Directions for this task = Copy the whole listing below word for word.

· · · ·

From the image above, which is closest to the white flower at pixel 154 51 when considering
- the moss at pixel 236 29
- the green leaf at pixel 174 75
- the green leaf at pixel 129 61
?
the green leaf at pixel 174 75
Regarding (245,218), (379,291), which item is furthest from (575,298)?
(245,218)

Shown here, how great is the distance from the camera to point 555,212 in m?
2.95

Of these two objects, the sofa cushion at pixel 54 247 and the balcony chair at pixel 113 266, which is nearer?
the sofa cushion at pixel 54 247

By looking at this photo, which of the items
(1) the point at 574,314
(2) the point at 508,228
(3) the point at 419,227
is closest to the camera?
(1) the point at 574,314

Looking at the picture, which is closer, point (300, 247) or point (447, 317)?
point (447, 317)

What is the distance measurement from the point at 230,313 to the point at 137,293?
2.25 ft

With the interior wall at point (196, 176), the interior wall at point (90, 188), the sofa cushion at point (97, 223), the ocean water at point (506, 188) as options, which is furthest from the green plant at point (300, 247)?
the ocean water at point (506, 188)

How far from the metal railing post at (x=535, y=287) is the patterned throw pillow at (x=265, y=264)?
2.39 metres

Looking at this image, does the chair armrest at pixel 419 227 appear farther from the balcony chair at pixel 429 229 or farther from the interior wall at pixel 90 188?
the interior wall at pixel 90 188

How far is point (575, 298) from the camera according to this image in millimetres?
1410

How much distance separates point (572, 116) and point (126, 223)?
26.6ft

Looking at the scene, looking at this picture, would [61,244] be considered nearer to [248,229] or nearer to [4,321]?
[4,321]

· · · ·

The solution =
From the image above, which is closest to the white flower at pixel 154 51 when considering
- the moss at pixel 236 29
- the green leaf at pixel 174 75
- the green leaf at pixel 129 61
?
the green leaf at pixel 174 75
Regarding (245,218), (379,291), which item is furthest from (575,298)?
(245,218)

Shown here, how great is the distance from the camera to point 555,212 in m?
2.95

Of these two objects, the sofa cushion at pixel 54 247 and the balcony chair at pixel 113 266, which is nearer?
the sofa cushion at pixel 54 247

By looking at this photo, which of the items
(1) the point at 574,314
(2) the point at 508,228
(3) the point at 419,227
is closest to the camera?
(1) the point at 574,314

Looking at the picture, which is closer, point (300, 247) or point (447, 317)?
point (447, 317)

What is the distance measurement from the point at 230,313 to the point at 137,293?
2.25 ft

With the interior wall at point (196, 176), the interior wall at point (90, 188), the sofa cushion at point (97, 223), the ocean water at point (506, 188) as options, which is furthest from the green plant at point (300, 247)?
the ocean water at point (506, 188)

How far from the metal railing post at (x=535, y=287) is the patterned throw pillow at (x=265, y=264)?
2.39 metres

Looking at this image, does the chair armrest at pixel 419 227 appear farther from the balcony chair at pixel 429 229 or farther from the interior wall at pixel 90 188?
the interior wall at pixel 90 188

How far is point (575, 298) from the camera according to this image in millimetres?
1410

How much distance separates point (572, 116) and point (126, 223)?
26.6ft

Looking at the scene, looking at this picture, would [61,244] be considered nearer to [248,229] or nearer to [4,321]?
[4,321]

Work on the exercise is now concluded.